306 participants (Tele-CBT, n=152; Control n=154) were recruited from 3 bariatric centres and randomized 1:1 to receive Tele-CBT or standard bariatric care. Eligible participants were 1-year post-operative bariatric surgery. Outcome variables included the Generalized Anxiety Disorder-7 (GAD-7), Patient Health Questionnaire-9 (PHQ-9), Emotional Eating Scale (EES), and Binge Eating Scale (BES) administered at baseline (1-year post-op), post-intervention, 1.5 years, and 3 years post-surgery.

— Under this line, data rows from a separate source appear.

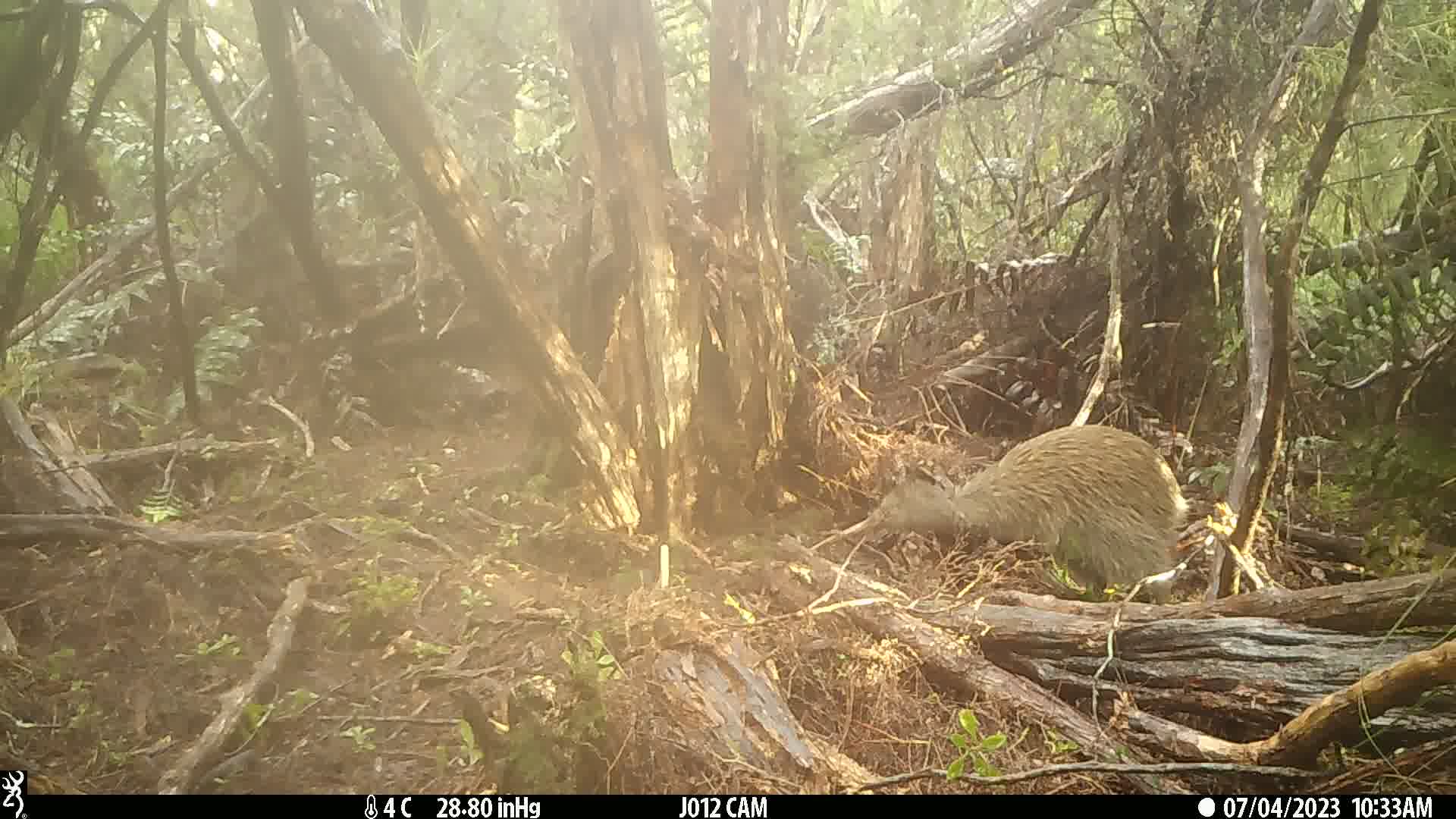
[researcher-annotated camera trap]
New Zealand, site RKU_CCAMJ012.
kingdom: Animalia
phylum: Chordata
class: Aves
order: Apterygiformes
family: Apterygidae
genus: Apteryx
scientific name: Apteryx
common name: kiwi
Kiwi (Apteryx).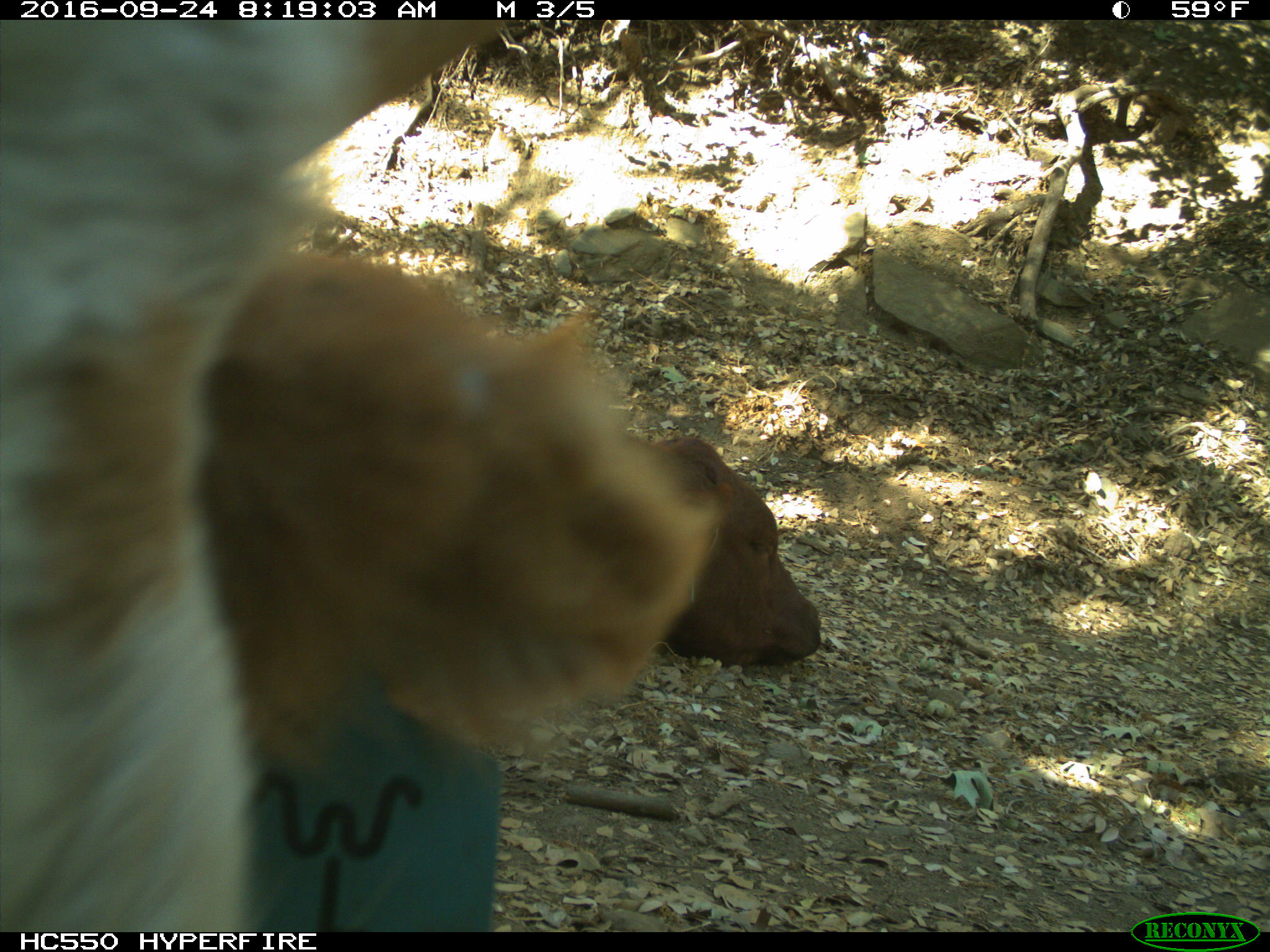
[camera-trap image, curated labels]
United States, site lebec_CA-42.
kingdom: Animalia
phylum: Chordata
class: Mammalia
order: Artiodactyla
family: Bovidae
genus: Bos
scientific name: Bos taurus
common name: domestic cow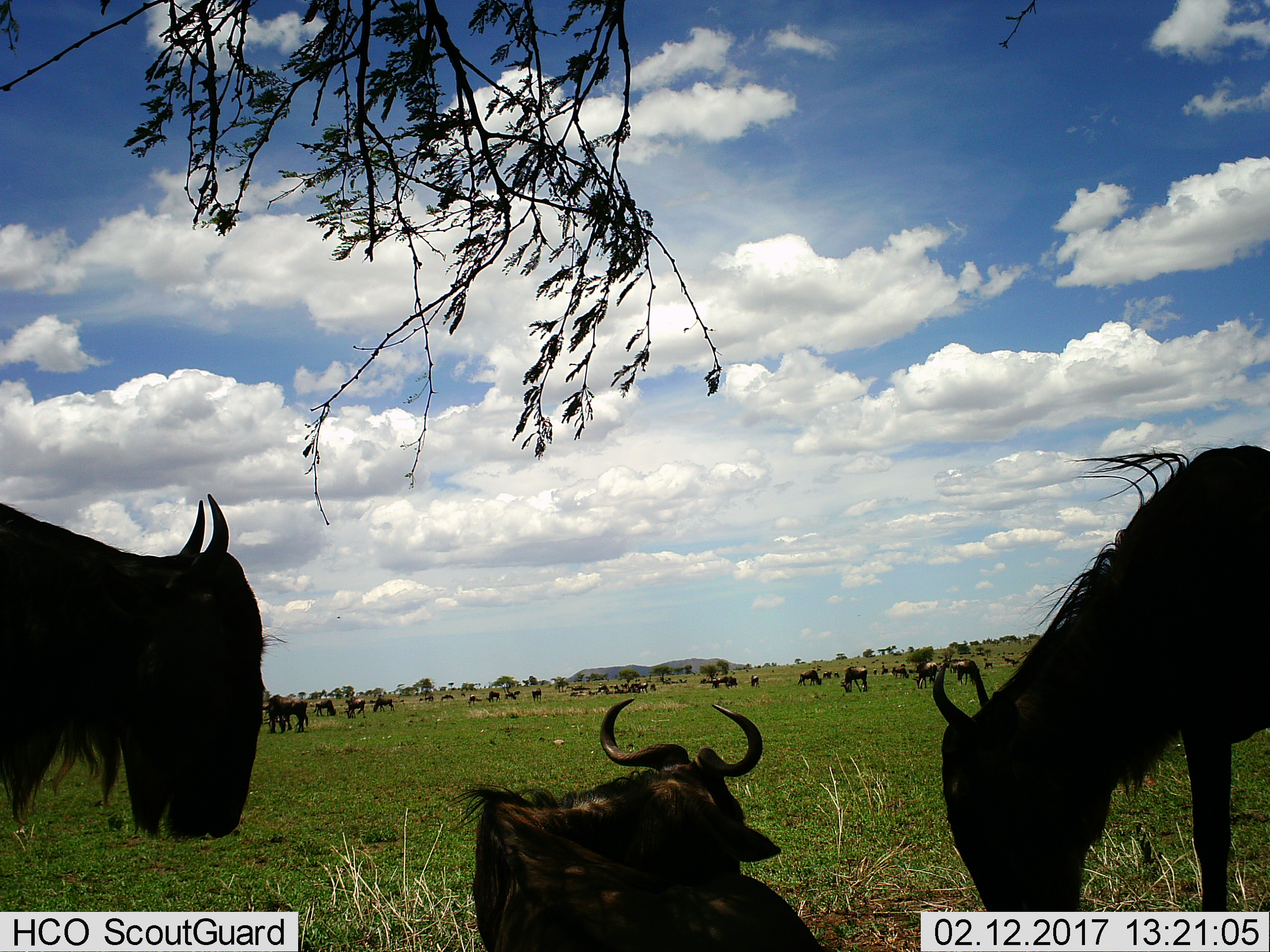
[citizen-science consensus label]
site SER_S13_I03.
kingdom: Animalia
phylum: Chordata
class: Mammalia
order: Artiodactyla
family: Bovidae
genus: Connochaetes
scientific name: Connochaetes taurinus taurinus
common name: blue wildebeest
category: wildebeestblue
Wildebeestblue (blue wildebeest) (Connochaetes taurinus taurinus), count 11-50. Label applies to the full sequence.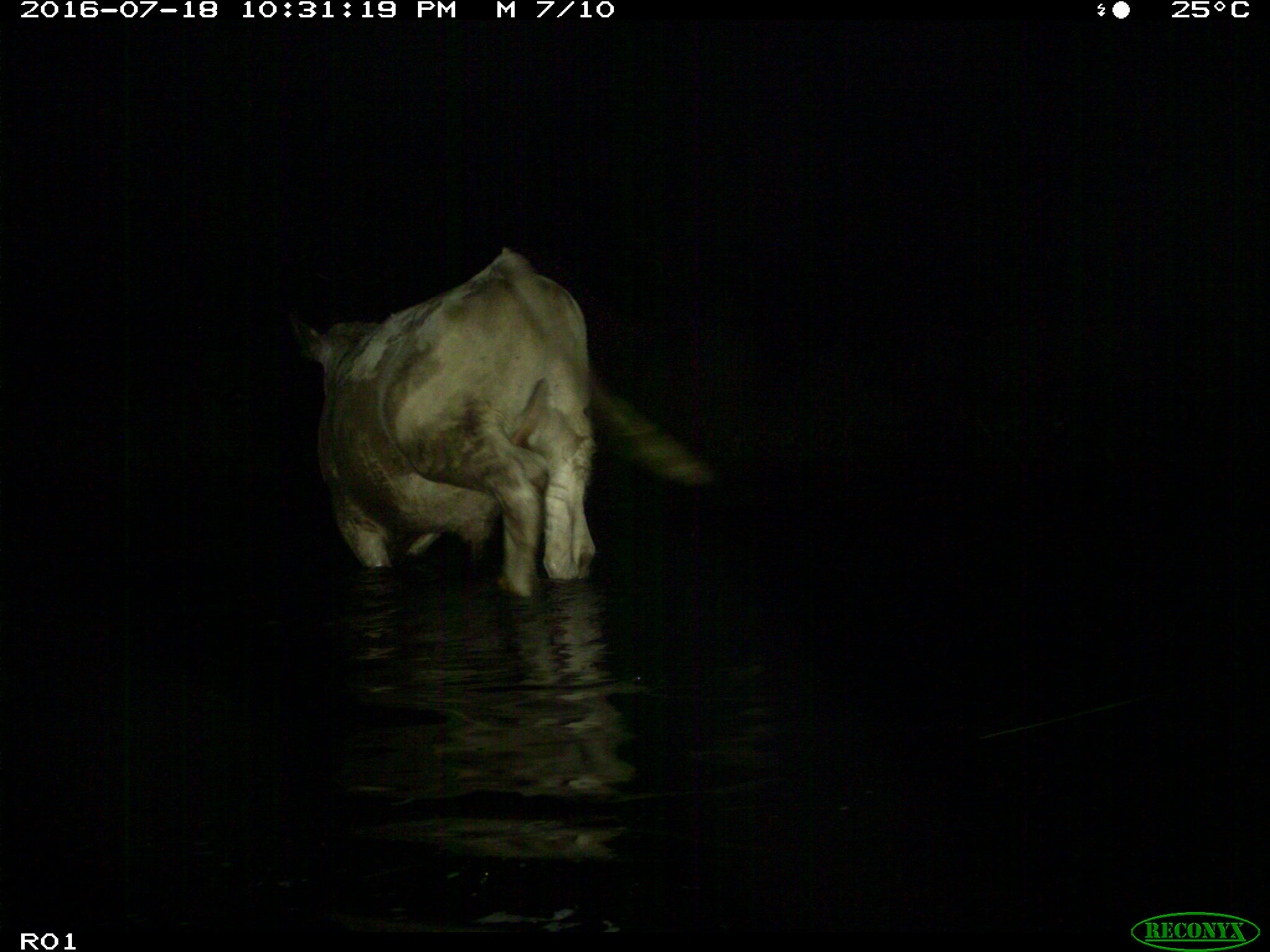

There were significant decreases on the PHQ-9 (p<.001) GAD-7 (p<.001), BES (p=.003), EES-Total (p<.001), EES-Anger (p<.001), EES-Anxiety (p<.001) and EES-Depression (p<.001) post-Tele-CBT and these significant decreases on outcome variables were maintained 3-months post-intervention. However, 1.5-years post-intervention (i.e., 3-years post-operative), these psychosocial/eating improvements were only maintained on the EES-Total (p=.014), EES-Anger (p=.007), and EES-Anxiety (p=.004).


The short-term benefits of Tele-CBT were not sustained 1.5 years later with the exception of some sustained benefit in emotional eating 3-years post-surgery. Further research is needed on the optimal booster dose of CBT and additional factors contributing to response.